Aim of the task — In the records below, swap "submerged rock" for "underwater boulder" and write them out again with everything else left as it is.

-- start Data rows --

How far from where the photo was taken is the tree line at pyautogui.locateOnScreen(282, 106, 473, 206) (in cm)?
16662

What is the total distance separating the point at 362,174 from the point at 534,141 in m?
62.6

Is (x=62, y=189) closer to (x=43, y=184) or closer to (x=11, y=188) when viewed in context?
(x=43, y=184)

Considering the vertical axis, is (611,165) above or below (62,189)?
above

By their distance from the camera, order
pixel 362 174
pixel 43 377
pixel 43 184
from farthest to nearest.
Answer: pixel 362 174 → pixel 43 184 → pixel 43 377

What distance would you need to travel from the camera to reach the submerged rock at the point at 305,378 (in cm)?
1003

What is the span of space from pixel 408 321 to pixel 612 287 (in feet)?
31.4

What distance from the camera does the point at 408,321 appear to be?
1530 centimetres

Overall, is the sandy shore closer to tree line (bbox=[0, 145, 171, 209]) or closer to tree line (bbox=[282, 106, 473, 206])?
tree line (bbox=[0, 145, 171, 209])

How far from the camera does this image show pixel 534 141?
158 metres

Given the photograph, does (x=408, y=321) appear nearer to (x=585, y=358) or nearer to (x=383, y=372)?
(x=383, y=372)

-- end Data rows --

Solution to the exercise —
How far from where the photo was taken is the tree line at pyautogui.locateOnScreen(282, 106, 473, 206) (in cm)?
16662

What is the total distance separating the point at 362,174 from the point at 534,141 in m?
62.6

Is (x=62, y=189) closer to (x=43, y=184) or closer to (x=11, y=188) when viewed in context?
(x=43, y=184)

Considering the vertical axis, is (611,165) above or below (62,189)?
above

By their distance from the camera, order
pixel 362 174
pixel 43 377
pixel 43 184
from farthest to nearest.
Answer: pixel 362 174 → pixel 43 184 → pixel 43 377

What distance would you need to travel from the camera to reach the underwater boulder at the point at 305,378 (in cm)?
1003

What is the span of space from pixel 408 321 to pixel 612 287 (in feet)?
31.4

What distance from the camera does the point at 408,321 appear to be?
1530 centimetres

Overall, is the sandy shore closer to tree line (bbox=[0, 145, 171, 209]) or closer to tree line (bbox=[282, 106, 473, 206])?
tree line (bbox=[0, 145, 171, 209])

How far from the camera does this image show pixel 534 141?
158 metres

Given the photograph, does (x=408, y=321) appear nearer to (x=585, y=358) or nearer to (x=383, y=372)?
(x=383, y=372)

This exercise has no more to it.